The sacred complex is situated a little higher. A road leads there, but it is more interesting to reach it on foot by taking the last part of the Kumano kodo for about 600 meters. The Daimon-zaka trail, a long staircase of 267 steps, leads to the summit, climbing in the heart of a forest of century-old trees, lined with impressive immense cedars. The staircase starts at the last houses in the valley, before the road climbs up into pins. It is advisable to go straight up to the summit and then, when you arrive at the religious complex, it is possible to go down via another path passing by the Nachi waterfall.

Seiganto-ji trail
The staircase is lined with impressive century-old cedars!

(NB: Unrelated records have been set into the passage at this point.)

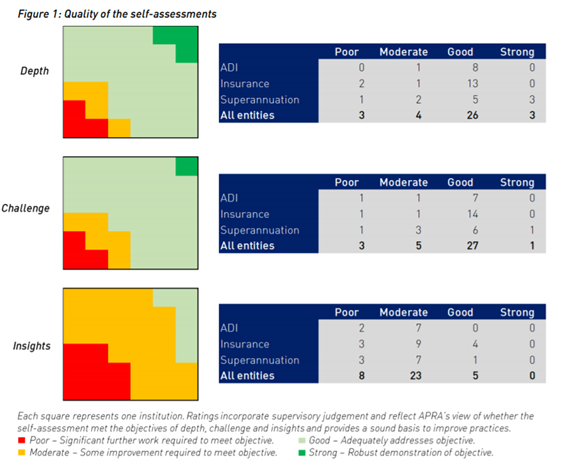 Figure 1: Quality of the self-assessments

Depth

| | Poor | Moderate | Good | Strong |
|---|---|---|---|---|
| ADI | 0 | 1 | 8 | 0 |
| Insurance | 2 | 1 | 13 | 0 |
| Superannuation | 1 | 2 | 5 | 3 |
| All entities | 3 | 4 | 26 | 3 |

Challenge

| | Poor | Moderate | Good | Strong |
|---|---|---|---|---|
| ADI | 1 | 1 | 7 | 0 |
| Insurance | 1 | 1 | 14 | 0 |
| Superannuation | 1 | 3 | 6 | 1 |
| All entities | 3 | 5 | 27 | 1 |

Insights

| | Poor | Moderate | Good | Strong |
|---|---|---|---|---|
| ADI | 2 | 7 | 0 | 0 |
| Insurance | 3 | 9 | 4 | 0 |
| Superannuation | 3 | 7 | 1 | 0 |
| All entities | 8 | 23 | 5 | 0 |

Each square represents one institution. Ratings incorporate supervisory judgement and reflect APRA's view of whether the self-assessment met the objectives of depth, challenge and insights and provides a sound basis to improve practices.
Poor – Significant further work required to meet objective.
Moderate – Some improvement required to meet objective.
Good – Adequately addresses objective.
Strong – Robust demonstration of objective.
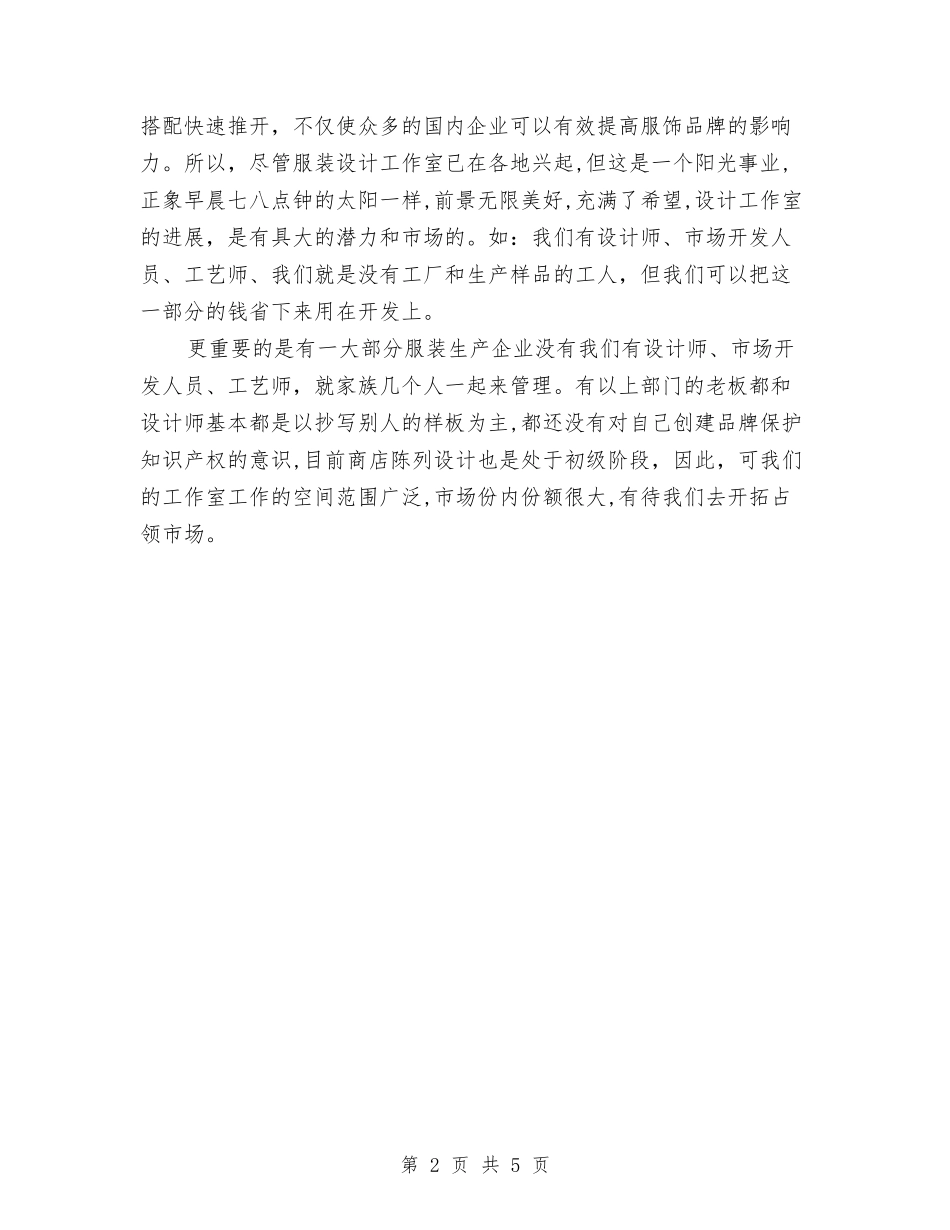 搭配快速推开，不仅使众多的国内企业可以有效提高服饰品牌的影响力。所以，尽管服装设计工作室已在各地兴起,但这是一个阳光事业,正象早晨七八点钟的太阳一样,前景无限美好,充满了希望,设计工作室的进展，是有具大的潜力和市场的。如：我们有设计师、市场开发人员、工艺师、我们就是没有工厂和生产样品的工人，但我们可以把这一部分的钱省下来用在开发上。

更重要的是有一大部分服装生产企业没有我们有设计师、市场开发人员、工艺师，就家族几个人一起来管理。有以上部门的老板都和设计师基本都是以抄写别人的样板为主,都还没有对自己创建品牌保护知识产权的意识,目前商店陈列设计也是处于初级阶段，因此，可我们的工作室工作的空间范围广泛,市场份内份额很大,有待我们去开拓占领市场。

第 2 页 共 5 页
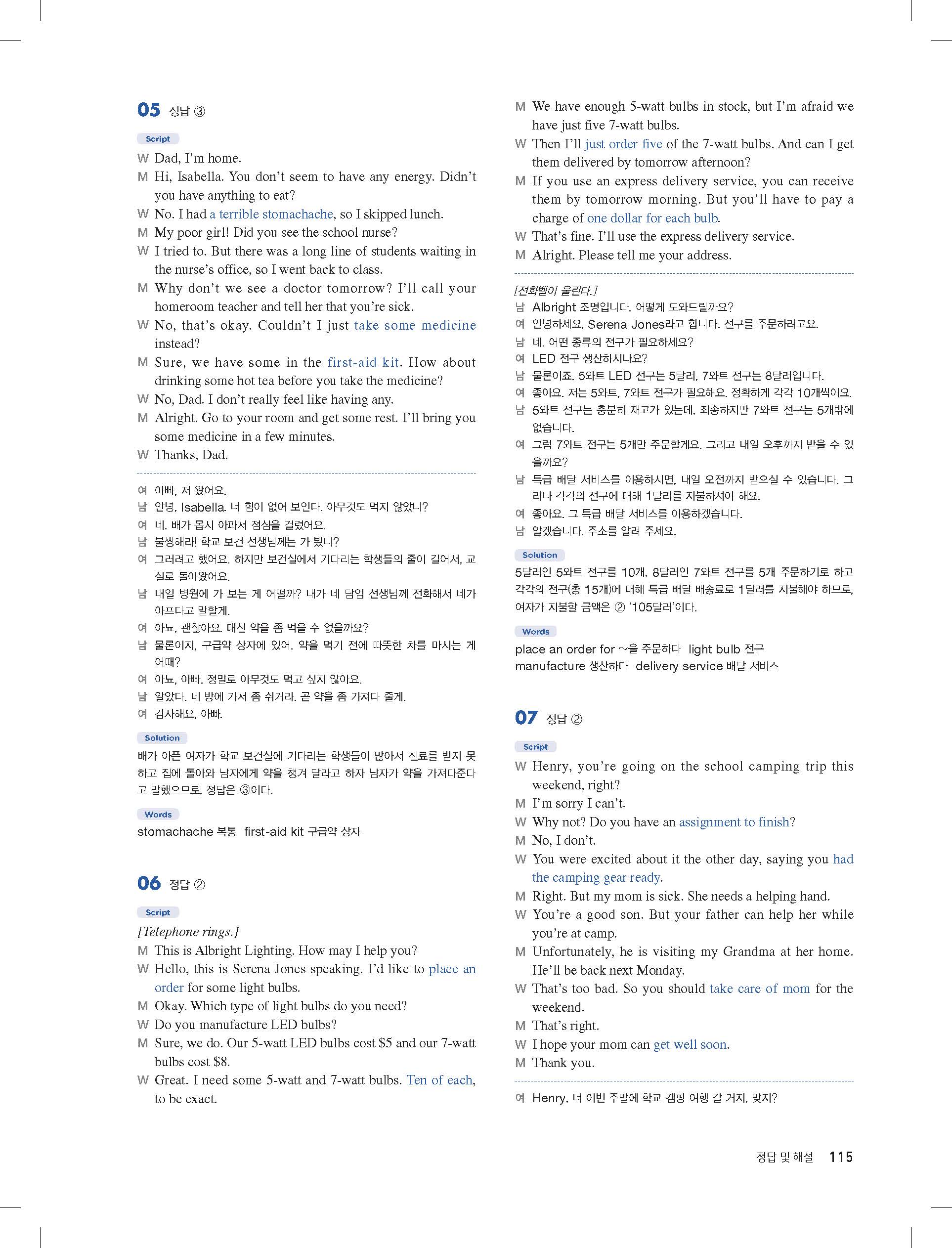 05 정답 ③

Script

W Dad, I'm home.
M Hi, Isabella. You don't seem to have any energy. Didn't you have anything to eat?
W No. I had a terrible stomachache, so I skipped lunch.
M My poor girl! Did you see the school nurse?
W I tried to. But there was a long line of students waiting in the nurse's office, so I went back to class.
M Why don't we see a doctor tomorrow? I'll call your homeroom teacher and tell her that you're sick.
W No, that's okay. Couldn't I just take some medicine instead?
M Sure, we have some in the first-aid kit. How about drinking some hot tea before you take the medicine?
W No, Dad. I don't really feel like having any.
M Alright. Go to your room and get some rest. I'll bring you some medicine in a few minutes.
W Thanks, Dad.

여 아빠, 저 왔어요.
남 안녕, Isabella. 너 힘이 없어 보인다. 아무것도 먹지 않았니?
여 네. 배가 몹시 아파서 점심을 걸렀어요.
남 불쌍해라! 학교 보건 선생님께는 가 봤니?
여 그러려고 했어요. 하지만 보건실에서 기다리는 학생들의 줄이 길어서, 교실로 돌아왔어요.
남 내일 병원에 가 보는 게 어떨까? 내가 네 담임 선생님께 전화해서 네가 아프다고 말할게.
여 아뇨, 괜찮아요. 대신 약을 좀 먹을 수 없을까요?
남 물론이지, 구급약 상자에 있어. 약을 먹기 전에 따뜻한 차를 마시는 게 어때?
여 아뇨, 아빠. 정말로 아무것도 먹고 싶지 않아요.
남 알았다. 네 방에 가서 좀 쉬거라. 곧 약을 좀 가져다 줄게.
여 감사해요, 아빠.

Solution

배가 아픈 여자가 학교 보건실에 기다리는 학생들이 많아서 진료를 받지 못하고 집에 돌아와 남자에게 약을 챙겨 달라고 하자 남자가 약을 가져다준다고 말했으므로, 정답은 ③이다.

Words

stomachache 복통 first-aid kit 구급약 상자

06 정답 ②

Script

[Telephone rings.]
M This is Albright Lighting. How may I help you?
W Hello, this is Serena Jones speaking. I'd like to place an order for some light bulbs.
M Okay. Which type of light bulbs do you need?
W Do you manufacture LED bulbs?
M Sure, we do. Our 5-watt LED bulbs cost $5 and our 7-watt bulbs cost $8.
W Great. I need some 5-watt and 7-watt bulbs. Ten of each, to be exact.
M We have enough 5-watt bulbs in stock, but I'm afraid we have just five 7-watt bulbs.
W Then I'll just order five of the 7-watt bulbs. And can I get them delivered by tomorrow afternoon?
M If you use an express delivery service, you can receive them by tomorrow morning. But you'll have to pay a charge of one dollar for each bulb.
W That's fine. I'll use the express delivery service.
M Alright. Please tell me your address.

[전화벨이 울린다.]
남 Albright 조명입니다. 어떻게 도와드릴까요?
여 안녕하세요, Serena Jones라고 합니다. 전구를 주문하려고요.
남 네. 어떤 종류의 전구가 필요하세요?
여 LED 전구 생산하시나요?
남 물론이죠. 5와트 LED 전구는 5달러, 7와트 전구는 8달러입니다.
여 좋아요. 저는 5와트, 7와트 전구가 필요해요. 정확하게 각각 10개씩이요.
남 5와트 전구는 충분히 재고가 있는데, 죄송하지만 7와트 전구는 5개밖에 없습니다.
여 그럼 7와트 전구는 5개만 주문할게요. 그리고 내일 오후까지 받을 수 있을까요?
남 특급 배달 서비스를 이용하시면, 내일 오전까지 받으실 수 있습니다. 그러나 각각의 전구에 대해 1달러를 지불하셔야 해요.
여 좋아요. 그 특급 배달 서비스를 이용하겠습니다.
남 알겠습니다. 주소를 알려 주세요.

Solution

5달러인 5와트 전구를 10개, 8달러인 7와트 전구를 5개 주문하기로 하고 각각의 전구(총 15개)에 대해 특급 배달 배송료로 1달러를 지불해야 하므로, 여자가 지불할 금액은 ② '105달러'이다.

Words

place an order for ~을 주문하다 light bulb 전구
manufacture 생산하다 delivery service 배달 서비스

07 정답 ②

Script

W Henry, you're going on the school camping trip this weekend, right?
M I'm sorry I can't.
W Why not? Do you have an assignment to finish?
M No, I don't.
W You were excited about it the other day, saying you had the camping gear ready.
M Right. But my mom is sick. She needs a helping hand.
W You're a good son. But your father can help her while you're at camp.
M Unfortunately, he is visiting my Grandma at her home. He'll be back next Monday.
W That's too bad. So you should take care of mom for the weekend.
M That's right.
W I hope your mom can get well soon.
M Thank you.

여 Henry, 너 이번 주말에 학교 캠핑 여행 갈 거지, 맞지?

정답 및 해설 115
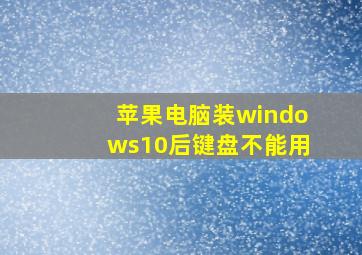 苹果电脑装windows10后键盘不能用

If you come by car, it is also possible to park in the parking lot of the Nachi waterfall and climb up through the small staircase, also lined with century-old cedars, but this path is less impressive. Allow 10 minutes for climbing. The road also provides access by car to the summit. A parking lot is available near the temple. The site is also served by public transport. A bus leaves from Kii-Katsura or Nachi railway stations and can drop you off at either the Daimon-zaka trail or the Nachi waterfall. You will have to complete the ascent on foot.